Yesterday, I took a position in my own account which I will share with you. I took a long in DVMT and an equal amount short in VMW. To give you some background, in 2015 Dell acquired EMC Corp which had an 81% position in VMware (VMW). To help pay for the acquisition they created a tracking stock (a spin-off would have resulted in a large amount of tax because of EMC’s low cost) which would track the underlying economic interest in VMW. To read more see WSJ’s article or the merger doc. As a result EMC shareholders received $24.05 in cash and 0.111 shares of Dell Technologies Inc. – V Share Class (DVMT). The economic interest in VMW is shared by a) public float (19%), b) DVMT tracker (53%) and Dell (28%).
Tracking stocks have been used by several companies such as Disney (DIS), General Motors (GM), Liberty Media, AT&T and others. These stocks in general follow the underlying stock and trade at a discount because they are not a direct ownership of the underlying company.

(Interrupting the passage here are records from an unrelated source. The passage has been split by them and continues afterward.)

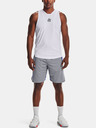 Under Armour Herren-Shorts Under Armour CURRY UNDRTD SPLASH SHORT
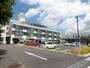 病院　医療法人社団正朋会宍倉病院（病院）まで931m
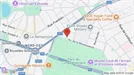Apartment for rent, Stad Brussel, Brussels, Renaissancelaan<span class="blurred street-number" onclick="ProcessAdRequest(15467160)"><span class="hint">See no.</span>[xxxxxx]</span>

Also many investors don’t like this type of financial engineering.
The truth is that DVMT is riskier than VMW because it was issued by Dell and if Dell goes bankrupt then you get nothing. Dell though has been reducing its debt. In 2Q it did so by $9.5 billion, but there is still $49.9 billion in total debt left. The company’s last twelve months adjusted EBITDA was $7.9 billion for a debt/EBITDA of 6.3x. If we exclude Dell Financial Services (DFS) debt then ‘core debt’ is $40.5 for a core debt/EBITDA of 5.1x. (Link to 2Q releases and presentations). That’s still very high in my opinion so there is risk in owning DVMT.
The tracking stock trades at a 34% discount. This is much higher than other tracking stocks which have traded in the teens. Furthermore if we look at the chart below, we see that the stock traded at a 27% discount this summer.
A long-short is essentially a bet that the discount will narrow, however that is not the only angle someone could play. If someone is a bull on VMW then they can buy VMW at a discount and take a long position via DVMT instead of VMW. Personally I don’t find either cheap enough for a long and hence I’ve gone with the long-short for the discount to narrow. Of course it’s important that your broker has VMW shares and you can borrow cheaply in order to do this trade. I estimate that if it returns to the path it was previously on and narrows to just 27% then I can make 10% on this trade and 20% if it narrows to a 20% discount. Even, Michael Dell sees value in this as he is buying back shares in the open market as shown below (link). Note that due to the tax consequences a spin-off of VMW shares to holders of DVMT can’t occur until 2021.